Find the co-ordinates of the points of trisection of the line segment joining the points A(5, -3) and B(2, -9).

Let point P is the first point of trisection, meaning it divides the segment AB internally in the ratio m₁ : m₂ = 1 : 2

By section-formula,

(x, y) = $\Big(\dfrac{m$1x2 + m2x1}{m1 + m2}, \dfrac{m1y2 + m2y1}{m1 + m2}\Big)

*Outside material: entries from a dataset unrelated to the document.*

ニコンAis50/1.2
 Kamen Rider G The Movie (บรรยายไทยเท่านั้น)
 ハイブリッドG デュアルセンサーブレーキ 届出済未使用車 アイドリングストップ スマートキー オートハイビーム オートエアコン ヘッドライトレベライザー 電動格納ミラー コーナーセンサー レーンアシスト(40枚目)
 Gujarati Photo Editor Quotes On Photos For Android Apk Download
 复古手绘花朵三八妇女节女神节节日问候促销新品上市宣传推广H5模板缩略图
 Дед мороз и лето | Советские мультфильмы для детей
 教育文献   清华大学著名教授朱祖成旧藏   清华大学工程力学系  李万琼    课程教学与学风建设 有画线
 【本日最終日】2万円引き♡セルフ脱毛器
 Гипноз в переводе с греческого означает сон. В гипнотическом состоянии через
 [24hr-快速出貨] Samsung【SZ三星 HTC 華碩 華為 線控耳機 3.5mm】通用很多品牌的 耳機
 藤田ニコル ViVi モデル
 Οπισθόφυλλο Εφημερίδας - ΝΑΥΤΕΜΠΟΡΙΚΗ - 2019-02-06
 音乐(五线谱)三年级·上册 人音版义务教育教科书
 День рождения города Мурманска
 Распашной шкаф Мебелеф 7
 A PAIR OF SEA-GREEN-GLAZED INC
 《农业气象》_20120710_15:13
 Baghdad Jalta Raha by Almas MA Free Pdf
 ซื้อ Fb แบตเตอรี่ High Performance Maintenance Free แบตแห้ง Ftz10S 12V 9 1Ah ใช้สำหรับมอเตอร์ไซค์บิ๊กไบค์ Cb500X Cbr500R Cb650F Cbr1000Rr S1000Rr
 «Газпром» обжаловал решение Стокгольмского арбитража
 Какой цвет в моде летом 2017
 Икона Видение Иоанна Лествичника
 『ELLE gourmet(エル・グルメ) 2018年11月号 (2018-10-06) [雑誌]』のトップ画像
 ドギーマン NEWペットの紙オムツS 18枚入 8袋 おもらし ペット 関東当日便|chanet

Substituting values we get :

$\Rightarrow P(x, y) = \Big(\dfrac{1 \times 2 + 2 \times 5}{1 + 2}, \dfrac{1 \times -9 + 2 \times -3}{1 + 2}\Big) \\[1em] \Rightarrow P(x, y) = \Big(\dfrac{2 + 10}{3}, \dfrac{-9 - 6}{3}\Big) \\[1em] \Rightarrow P(x, y) = \Big(\dfrac{12}{3}, \dfrac{-15}{3}\Big) \\[1em] \Rightarrow P(x, y) = (4, -5).$

Let point Q is the second point of trisection, meaning it divides the segment AB internally in the ratio m₁ : m₂ = 2 : 1

Substituting values we get :

$\Rightarrow Q(a, b) = \Big(\dfrac{2 \times 2 + 1 \times 5}{2 + 1}, \dfrac{2 \times -9 + 1 \times -3}{2 + 1}\Big) \\[1em] \Rightarrow Q(a, b) = \Big(\dfrac{4 + 5}{3}, \dfrac{-18 - 3}{3}\Big) \\[1em] \Rightarrow Q(a, b) = \Big(\dfrac{9}{3}, \dfrac{-21}{3}\Big) \\[1em] \Rightarrow Q(a, b) = (3, -7).$

Hence, the coordinates of trisection are P(4, -5) and Q(3, -7).